Некоторое время Мэри молча делала вид, что рассматривает картину. На самом деле она не знала, что сказать, поскольку была ошарашена и сбита с толку. Она ожидала увидеть шедевр кубизма, а вместо этого перед ней – изображение лошади и человека, не просто, а даже как-то вызывающе реалистическое. Trompe-l’oeil[31] – другого слова не подберешь, чтобы охарактеризовать правильность перспективы и тщательность, с какой выписана человеческая фигура под грузно опирающимися о землю лошадиными ногами. Что она должна об этом подумать? И что сказать? Мэри совершенно растерялась. Можно, конечно, восхищаться репрезентализмом[32] у «старых мастеров». Это очевидно. Но в современном искусстве… В восемнадцать лет это еще, пожалуй, простительно. Но теперь, после школы, полученной ею во время пятилетнего общения с лучшими знатоками искусства, естественной реакцией на современное произведение, выполненное в технике репрезентализма, было презрение, едва сдерживаемый пренебрежительный смех. И что на Гомбо нашло? Прежде она безо всякой натуги восхищалась его работами. Но теперь не знала, что и думать. Она попала в затруднительное, очень затруднительное положение.

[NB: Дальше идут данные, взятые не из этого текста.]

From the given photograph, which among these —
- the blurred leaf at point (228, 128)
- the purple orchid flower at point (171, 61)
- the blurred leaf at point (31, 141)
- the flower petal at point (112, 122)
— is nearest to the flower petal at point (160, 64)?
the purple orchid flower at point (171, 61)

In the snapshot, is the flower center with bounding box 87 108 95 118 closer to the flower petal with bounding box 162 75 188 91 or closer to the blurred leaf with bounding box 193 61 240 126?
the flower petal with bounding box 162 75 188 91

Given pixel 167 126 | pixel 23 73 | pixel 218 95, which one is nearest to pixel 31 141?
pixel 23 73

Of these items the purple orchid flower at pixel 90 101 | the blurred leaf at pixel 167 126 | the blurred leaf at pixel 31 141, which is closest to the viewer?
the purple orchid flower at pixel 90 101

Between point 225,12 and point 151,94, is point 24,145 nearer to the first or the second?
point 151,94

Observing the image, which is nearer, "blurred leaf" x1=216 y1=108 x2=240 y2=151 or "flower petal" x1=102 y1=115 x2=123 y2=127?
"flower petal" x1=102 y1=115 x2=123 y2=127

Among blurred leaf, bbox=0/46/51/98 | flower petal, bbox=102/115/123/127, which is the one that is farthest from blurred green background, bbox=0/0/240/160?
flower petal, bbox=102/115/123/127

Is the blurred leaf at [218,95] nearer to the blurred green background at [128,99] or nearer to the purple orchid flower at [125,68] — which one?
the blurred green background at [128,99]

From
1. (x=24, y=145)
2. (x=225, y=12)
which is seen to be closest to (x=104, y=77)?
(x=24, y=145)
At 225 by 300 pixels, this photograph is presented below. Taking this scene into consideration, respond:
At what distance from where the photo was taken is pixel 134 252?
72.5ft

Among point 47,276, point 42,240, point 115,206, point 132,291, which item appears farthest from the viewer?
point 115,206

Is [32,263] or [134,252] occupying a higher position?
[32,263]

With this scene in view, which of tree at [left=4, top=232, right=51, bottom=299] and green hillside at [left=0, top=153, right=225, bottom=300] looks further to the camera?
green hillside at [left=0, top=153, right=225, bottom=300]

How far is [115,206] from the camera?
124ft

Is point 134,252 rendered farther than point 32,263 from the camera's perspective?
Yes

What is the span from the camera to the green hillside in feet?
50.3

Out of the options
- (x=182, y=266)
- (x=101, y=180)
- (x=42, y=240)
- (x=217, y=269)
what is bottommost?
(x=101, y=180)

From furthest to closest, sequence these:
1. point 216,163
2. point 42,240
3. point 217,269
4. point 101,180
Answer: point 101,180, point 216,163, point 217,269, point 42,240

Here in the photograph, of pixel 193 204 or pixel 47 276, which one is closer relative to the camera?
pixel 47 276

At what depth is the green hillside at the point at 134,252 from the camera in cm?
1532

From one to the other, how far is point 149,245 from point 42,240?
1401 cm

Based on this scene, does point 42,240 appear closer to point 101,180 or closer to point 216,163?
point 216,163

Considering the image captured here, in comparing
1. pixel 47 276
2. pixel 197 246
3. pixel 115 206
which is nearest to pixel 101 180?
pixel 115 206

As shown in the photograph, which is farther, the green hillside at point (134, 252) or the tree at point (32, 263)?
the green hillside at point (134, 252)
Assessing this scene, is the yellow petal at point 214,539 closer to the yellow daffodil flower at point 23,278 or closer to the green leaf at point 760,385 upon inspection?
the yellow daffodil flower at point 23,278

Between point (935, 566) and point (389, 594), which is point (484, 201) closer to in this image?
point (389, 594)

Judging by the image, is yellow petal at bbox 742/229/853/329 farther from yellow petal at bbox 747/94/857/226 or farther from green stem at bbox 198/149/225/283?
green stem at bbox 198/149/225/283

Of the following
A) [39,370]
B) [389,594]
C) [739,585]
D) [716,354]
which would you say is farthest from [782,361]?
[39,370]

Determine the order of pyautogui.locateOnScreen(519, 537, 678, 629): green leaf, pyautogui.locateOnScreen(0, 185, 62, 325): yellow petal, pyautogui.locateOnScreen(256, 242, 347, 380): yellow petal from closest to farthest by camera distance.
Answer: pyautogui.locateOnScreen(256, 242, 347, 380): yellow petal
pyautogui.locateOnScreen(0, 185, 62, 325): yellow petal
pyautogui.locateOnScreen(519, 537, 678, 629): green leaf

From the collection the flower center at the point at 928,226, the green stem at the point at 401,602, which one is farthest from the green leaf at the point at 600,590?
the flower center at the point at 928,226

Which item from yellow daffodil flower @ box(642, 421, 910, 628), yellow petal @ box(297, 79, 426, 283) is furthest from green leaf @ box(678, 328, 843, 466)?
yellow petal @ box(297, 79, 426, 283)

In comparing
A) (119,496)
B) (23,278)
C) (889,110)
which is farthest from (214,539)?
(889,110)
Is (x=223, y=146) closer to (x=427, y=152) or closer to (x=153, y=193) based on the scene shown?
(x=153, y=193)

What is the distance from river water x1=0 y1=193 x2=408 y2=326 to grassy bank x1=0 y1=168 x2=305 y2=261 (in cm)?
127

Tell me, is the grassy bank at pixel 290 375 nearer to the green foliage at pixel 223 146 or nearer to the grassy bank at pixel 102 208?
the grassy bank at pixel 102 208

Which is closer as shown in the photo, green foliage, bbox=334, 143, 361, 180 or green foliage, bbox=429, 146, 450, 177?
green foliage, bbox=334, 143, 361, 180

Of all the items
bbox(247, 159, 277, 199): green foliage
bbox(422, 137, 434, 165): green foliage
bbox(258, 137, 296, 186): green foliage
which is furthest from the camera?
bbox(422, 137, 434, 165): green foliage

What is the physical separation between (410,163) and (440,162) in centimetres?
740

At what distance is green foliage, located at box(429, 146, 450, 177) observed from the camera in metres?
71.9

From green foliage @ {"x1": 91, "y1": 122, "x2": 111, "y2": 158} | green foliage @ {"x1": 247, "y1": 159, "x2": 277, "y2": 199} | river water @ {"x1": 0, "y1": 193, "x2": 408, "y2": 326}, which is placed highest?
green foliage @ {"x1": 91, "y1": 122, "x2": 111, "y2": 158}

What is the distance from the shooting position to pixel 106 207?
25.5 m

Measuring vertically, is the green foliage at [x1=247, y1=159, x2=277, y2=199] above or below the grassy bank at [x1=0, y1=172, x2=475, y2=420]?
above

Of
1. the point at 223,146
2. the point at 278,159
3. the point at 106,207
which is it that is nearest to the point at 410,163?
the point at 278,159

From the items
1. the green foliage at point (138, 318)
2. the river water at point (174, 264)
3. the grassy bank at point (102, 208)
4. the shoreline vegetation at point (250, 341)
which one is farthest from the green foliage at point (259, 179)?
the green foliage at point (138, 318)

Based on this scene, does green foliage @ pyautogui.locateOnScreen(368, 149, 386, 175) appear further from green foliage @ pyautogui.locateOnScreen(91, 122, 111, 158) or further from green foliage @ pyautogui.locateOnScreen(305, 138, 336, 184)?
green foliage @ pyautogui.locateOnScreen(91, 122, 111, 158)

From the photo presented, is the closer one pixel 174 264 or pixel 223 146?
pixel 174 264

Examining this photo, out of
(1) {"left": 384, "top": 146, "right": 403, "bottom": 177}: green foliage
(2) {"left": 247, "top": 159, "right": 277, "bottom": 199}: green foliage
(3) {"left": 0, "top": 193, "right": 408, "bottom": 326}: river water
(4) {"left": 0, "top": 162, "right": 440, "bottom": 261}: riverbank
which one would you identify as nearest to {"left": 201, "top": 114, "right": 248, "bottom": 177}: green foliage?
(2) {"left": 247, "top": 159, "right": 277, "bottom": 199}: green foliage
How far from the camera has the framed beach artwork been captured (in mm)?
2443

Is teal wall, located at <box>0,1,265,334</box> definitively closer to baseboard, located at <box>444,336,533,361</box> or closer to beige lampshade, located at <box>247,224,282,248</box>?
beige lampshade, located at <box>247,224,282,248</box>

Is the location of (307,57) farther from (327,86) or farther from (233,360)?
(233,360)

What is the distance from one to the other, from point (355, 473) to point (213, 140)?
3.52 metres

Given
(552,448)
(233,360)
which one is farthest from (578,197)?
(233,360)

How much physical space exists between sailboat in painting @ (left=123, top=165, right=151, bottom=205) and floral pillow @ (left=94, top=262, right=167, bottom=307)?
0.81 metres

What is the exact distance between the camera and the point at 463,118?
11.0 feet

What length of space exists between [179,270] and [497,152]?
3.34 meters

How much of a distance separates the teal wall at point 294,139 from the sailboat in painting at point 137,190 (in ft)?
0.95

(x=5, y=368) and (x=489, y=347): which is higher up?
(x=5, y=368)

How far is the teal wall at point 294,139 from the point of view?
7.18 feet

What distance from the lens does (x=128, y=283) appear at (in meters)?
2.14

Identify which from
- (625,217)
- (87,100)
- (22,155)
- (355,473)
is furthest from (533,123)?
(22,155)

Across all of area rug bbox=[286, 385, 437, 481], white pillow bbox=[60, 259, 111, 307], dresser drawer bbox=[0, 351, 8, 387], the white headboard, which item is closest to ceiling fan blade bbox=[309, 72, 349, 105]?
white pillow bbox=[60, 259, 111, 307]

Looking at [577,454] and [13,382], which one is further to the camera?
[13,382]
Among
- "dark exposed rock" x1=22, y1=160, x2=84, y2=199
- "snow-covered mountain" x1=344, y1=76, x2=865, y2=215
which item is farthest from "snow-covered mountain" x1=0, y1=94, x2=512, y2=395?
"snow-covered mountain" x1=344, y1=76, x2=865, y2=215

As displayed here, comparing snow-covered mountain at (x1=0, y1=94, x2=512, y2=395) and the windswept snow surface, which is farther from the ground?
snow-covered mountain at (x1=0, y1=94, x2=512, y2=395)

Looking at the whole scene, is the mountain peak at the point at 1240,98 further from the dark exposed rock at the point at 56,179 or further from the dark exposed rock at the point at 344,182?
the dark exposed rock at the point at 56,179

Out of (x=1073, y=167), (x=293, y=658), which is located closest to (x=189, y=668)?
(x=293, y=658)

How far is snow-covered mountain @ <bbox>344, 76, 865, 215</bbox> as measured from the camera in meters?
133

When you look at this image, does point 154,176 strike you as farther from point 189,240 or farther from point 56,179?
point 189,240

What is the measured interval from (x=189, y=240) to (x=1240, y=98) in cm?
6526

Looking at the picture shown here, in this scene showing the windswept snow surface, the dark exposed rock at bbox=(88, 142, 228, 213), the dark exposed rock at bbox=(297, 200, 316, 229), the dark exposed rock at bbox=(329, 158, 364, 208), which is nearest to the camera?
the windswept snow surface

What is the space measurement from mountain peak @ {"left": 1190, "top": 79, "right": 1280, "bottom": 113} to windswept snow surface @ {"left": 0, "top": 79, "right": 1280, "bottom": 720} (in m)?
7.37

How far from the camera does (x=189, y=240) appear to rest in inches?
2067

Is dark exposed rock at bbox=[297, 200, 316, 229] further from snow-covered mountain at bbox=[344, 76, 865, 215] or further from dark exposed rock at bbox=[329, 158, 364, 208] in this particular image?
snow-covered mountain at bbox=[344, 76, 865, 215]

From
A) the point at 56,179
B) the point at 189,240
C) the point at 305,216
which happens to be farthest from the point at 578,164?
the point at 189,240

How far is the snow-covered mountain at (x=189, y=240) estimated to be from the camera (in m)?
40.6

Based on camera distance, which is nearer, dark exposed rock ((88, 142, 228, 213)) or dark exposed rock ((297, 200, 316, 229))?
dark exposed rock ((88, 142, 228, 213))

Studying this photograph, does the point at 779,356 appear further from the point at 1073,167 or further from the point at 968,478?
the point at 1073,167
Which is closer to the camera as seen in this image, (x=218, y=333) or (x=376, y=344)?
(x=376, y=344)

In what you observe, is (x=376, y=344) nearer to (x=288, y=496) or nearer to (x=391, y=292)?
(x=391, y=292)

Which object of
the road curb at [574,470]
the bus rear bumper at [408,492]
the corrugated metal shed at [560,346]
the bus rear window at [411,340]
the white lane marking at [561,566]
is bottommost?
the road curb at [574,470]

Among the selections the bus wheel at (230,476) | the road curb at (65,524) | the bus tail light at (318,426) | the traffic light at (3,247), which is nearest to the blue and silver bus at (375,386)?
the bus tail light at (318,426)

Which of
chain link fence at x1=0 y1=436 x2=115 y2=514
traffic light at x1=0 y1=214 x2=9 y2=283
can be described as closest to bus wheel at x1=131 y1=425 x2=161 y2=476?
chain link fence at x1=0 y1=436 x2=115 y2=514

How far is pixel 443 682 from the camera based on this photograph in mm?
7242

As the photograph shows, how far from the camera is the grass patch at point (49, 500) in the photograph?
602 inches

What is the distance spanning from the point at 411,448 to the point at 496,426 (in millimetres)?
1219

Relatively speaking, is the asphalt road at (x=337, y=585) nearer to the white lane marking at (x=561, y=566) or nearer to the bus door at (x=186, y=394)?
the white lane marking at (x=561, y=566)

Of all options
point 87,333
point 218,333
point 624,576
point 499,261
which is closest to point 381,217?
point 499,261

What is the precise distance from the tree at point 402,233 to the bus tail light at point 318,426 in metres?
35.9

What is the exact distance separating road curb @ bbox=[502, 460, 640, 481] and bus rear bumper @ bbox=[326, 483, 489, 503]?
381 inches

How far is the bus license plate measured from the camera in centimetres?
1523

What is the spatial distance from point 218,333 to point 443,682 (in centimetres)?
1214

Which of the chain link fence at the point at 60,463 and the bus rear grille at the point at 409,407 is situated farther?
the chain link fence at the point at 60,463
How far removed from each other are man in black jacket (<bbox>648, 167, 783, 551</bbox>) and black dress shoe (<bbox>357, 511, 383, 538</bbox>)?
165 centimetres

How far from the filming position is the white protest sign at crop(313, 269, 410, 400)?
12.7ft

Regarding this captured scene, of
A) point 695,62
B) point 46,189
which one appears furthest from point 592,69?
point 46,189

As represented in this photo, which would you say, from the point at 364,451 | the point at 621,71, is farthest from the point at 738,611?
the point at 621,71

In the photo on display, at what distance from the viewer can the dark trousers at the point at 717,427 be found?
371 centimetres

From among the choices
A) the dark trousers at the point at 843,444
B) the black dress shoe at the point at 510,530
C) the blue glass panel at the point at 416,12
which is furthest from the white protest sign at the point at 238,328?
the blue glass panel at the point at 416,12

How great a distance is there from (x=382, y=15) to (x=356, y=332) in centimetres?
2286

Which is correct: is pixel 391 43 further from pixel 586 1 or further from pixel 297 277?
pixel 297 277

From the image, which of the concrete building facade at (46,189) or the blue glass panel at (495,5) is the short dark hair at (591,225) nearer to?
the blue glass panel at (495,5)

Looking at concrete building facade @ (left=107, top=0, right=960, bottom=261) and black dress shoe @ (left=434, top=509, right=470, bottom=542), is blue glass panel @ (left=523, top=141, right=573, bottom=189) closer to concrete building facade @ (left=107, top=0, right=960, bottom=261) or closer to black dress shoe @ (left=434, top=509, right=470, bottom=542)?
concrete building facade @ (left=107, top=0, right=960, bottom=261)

– Здесь богатая игра светотени, не так ли? – выдавила она наконец, мысленно поздравив себя с тем, что придумала критическую формулу, весьма деликатную и в то же время проницательную.
– Верно, – согласился Гомбо.
Мэри была довольна: он вступил с ней в серьезный профессиональный диалог. Она наклонила голову набок и прищурилась.
– По-моему, это ужасно мило, – сказала она, – но, конечно, немного слишком… слишком… репрезентативно, на мой вкус.
Она посмотрела на Гомбо, тот молчал, продолжая курить и не отрывая задумчивого взгляда от картины. Мэри продолжила с придыханием:
– Этой весной, будучи в Париже, я видела много работ Чаплицкого. Они меня безмерно восхищают. Конечно, они теперь стали пугающе абстрактны – пугающе абстрактны и пугающе интеллектуальны. Он наносит на холст всего несколько овалов – абсолютно плоских, знаете ли, и притом только чистыми, первичными красками. Но композиция получается удивительной. Он с каждым днем все больше уходит в абстракцию. В работах, которые я там видела, он полностью отказался от третьего измерения и подумывал о том, чтобы отказаться от второго. Скоро, говорит он, останутся лишь нетронутые холсты. Таков логический исход. Предельная абстракция. Живопись в идеально чистом виде; и он ведет ее к этому идеалу. А когда Чаплицкий его достигнет и покончит с живописью, переключится на архитектуру, которую считает более интеллектуальным занятием, нежели живопись. Вы с этим согласны? – спросила она все так же с придыханием.